This series, spanning from 2002 to 2018, explores how movement itself generates form. What begins as a physical sculpture evolves through drawing and video into digital animation. Each step translates the same principle: that time, when made visible, takes on spatial structure. These works do not merely record motion — they render it as material in its own right.
The metal sculpture Spinning Tops departs from the suggestion of a spinning top. The form refers not only to a childhood game but also to a deeper archetype: rotation as primal form.
Rotation is among the oldest movements in the universe — a gesture recurring everywhere, from orbiting planets and spiral galaxies to the cycles of water, wind, and time. It is a motion without beginning or end, continually repeating and reshaping itself: an organising principle that temporarily moulds chaos into structure.
In this sense, the top becomes more than a toy or symbol of nostalgia; it embodies a primordial motion that is both physical and metaphoric. Within its spin echoes the rhythm of the cosmos and of human gesture — from the whirling dervish to the potter centering clay. Each turn describes a new outline, a fleeting geometry that dissolves as soon as it appears.
The sculpture enters into dialogue with other artistic explorations of the spinning top, such as the filmic experiment Tops (1969) by Charles and Ray Eames, in which rotation bridges play, design, and visual abstraction.
The work thus gives form to the instant in which motion becomes shape, and shape returns to motion — a continuous cycle of emergence and disappearance, where time itself becomes material.
Materials: sheet steel 1.5 mm, welded, wood
Dimensions: 150x120x50cm
A sphere moves from left to right; each displacement in space and time crystallises into a solid structure. Glass was chosen as the material, referring to Tàmas Waliczky’s concept of ‘time crystals’ — making time perceptible as matter.

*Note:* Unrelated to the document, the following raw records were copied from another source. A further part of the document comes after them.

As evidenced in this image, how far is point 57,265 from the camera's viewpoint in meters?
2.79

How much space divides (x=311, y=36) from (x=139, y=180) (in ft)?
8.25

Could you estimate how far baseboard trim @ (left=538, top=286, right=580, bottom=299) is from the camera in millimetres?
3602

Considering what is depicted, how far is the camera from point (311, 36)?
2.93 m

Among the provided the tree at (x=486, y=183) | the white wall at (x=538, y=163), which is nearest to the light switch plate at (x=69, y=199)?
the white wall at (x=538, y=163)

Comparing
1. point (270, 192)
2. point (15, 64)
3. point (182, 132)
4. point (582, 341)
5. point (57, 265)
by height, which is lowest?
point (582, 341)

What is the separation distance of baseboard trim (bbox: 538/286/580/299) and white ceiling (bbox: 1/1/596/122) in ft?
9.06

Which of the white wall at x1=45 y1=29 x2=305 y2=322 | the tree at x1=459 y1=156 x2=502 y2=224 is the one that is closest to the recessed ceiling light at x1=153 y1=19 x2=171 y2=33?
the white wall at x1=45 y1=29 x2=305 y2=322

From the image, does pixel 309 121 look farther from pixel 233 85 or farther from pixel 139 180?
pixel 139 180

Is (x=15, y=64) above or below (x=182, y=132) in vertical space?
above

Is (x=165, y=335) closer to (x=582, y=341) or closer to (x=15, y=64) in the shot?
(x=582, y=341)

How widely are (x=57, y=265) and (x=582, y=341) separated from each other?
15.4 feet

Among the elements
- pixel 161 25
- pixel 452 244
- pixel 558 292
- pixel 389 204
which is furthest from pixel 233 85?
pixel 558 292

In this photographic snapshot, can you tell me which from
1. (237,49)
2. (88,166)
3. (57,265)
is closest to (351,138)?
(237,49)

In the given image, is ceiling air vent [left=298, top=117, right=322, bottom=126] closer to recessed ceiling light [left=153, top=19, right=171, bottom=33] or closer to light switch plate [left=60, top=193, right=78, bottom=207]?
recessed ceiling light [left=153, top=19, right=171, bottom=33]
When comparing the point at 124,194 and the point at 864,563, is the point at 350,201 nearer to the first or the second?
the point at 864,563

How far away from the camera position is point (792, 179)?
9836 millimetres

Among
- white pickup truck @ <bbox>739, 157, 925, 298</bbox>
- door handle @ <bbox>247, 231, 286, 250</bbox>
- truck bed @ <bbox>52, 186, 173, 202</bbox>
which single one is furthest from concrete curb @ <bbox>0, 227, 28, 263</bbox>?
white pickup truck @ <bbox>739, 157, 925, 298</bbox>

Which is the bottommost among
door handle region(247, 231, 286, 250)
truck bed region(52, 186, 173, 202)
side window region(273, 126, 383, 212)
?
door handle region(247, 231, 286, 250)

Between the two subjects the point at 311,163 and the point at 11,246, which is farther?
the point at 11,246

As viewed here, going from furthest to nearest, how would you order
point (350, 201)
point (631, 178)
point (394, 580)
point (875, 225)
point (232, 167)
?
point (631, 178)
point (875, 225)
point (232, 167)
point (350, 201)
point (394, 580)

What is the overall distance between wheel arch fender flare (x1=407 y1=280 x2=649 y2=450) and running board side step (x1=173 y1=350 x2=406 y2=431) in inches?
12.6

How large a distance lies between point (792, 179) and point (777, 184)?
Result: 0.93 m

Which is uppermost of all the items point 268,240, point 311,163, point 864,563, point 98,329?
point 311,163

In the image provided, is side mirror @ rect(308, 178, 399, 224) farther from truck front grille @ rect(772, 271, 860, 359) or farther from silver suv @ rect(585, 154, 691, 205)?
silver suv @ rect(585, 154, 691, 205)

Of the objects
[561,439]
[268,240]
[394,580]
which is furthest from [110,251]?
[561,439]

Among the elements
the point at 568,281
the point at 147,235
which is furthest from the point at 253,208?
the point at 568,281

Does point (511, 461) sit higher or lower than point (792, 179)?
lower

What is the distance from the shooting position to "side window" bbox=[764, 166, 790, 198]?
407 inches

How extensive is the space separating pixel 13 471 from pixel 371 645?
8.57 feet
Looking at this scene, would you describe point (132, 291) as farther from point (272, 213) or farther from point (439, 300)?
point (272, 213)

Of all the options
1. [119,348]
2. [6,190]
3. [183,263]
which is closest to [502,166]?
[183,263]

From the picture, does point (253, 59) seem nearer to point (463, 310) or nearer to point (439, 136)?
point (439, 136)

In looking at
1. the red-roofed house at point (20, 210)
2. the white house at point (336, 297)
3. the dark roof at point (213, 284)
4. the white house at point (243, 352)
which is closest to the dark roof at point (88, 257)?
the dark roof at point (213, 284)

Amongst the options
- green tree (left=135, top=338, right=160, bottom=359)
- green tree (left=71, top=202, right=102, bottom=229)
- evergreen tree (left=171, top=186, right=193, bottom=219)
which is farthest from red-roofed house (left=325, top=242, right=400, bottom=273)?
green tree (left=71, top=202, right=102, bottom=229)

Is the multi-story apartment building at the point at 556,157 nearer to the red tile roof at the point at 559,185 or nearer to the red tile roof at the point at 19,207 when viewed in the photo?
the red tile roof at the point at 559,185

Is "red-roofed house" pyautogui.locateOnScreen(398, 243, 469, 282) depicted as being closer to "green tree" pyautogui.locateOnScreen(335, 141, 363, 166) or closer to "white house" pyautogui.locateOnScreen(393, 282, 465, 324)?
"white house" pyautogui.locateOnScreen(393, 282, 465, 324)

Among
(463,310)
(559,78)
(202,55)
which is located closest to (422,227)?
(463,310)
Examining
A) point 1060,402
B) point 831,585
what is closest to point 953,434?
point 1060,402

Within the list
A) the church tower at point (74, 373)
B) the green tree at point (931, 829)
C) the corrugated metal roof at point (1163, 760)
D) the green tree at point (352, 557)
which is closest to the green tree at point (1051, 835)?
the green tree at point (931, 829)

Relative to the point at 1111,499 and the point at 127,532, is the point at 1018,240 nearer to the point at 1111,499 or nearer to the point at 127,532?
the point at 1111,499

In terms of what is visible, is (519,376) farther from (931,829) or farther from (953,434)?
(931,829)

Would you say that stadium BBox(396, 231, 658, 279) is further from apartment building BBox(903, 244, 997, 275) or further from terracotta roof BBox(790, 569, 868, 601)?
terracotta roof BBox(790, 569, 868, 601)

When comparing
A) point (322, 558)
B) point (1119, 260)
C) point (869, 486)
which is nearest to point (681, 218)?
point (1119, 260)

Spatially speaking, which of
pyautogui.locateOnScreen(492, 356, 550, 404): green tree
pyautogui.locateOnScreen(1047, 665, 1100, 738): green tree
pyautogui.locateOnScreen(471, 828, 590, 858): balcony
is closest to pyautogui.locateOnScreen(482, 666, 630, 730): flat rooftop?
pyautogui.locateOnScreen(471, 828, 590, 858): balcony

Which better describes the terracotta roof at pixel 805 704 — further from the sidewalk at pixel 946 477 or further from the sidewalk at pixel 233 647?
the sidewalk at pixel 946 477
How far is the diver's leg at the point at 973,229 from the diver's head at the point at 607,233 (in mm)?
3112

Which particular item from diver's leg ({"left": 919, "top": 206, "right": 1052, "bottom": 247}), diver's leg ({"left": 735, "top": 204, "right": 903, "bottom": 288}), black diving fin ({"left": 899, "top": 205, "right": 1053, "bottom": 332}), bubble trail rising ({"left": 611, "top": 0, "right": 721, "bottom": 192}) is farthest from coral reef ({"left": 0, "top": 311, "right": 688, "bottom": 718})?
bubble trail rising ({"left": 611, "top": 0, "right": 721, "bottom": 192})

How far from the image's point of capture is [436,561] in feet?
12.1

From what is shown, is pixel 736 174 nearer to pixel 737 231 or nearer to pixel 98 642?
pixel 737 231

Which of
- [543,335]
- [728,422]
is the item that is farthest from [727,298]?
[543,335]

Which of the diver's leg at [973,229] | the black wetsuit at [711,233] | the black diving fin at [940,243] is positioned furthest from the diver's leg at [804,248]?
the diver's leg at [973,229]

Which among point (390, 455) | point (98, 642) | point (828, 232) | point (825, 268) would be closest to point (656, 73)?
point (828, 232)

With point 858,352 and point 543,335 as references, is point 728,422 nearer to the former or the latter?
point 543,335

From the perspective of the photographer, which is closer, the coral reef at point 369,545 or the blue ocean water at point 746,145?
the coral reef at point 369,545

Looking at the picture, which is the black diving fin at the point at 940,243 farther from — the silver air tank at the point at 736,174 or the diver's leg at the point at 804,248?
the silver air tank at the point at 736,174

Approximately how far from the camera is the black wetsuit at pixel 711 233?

A virtual figure performs a continuous movement that, in the second half of the video, crystallises into a fixed form. The camera circles around it, observing a sculpture built from time.
The artist performs the movement — from sitting to standing. In the first fragment, the gesture is rendered on a smaller scale; in the second, the full motion is retained. The resulting form becomes the trace of the body through time.
An animated interpretation of the spatial work Spinning Tops (2002). The top is brought to life digitally; its fleeting rotation both shapes and dissolves form, as if the motion itself were the sculptor.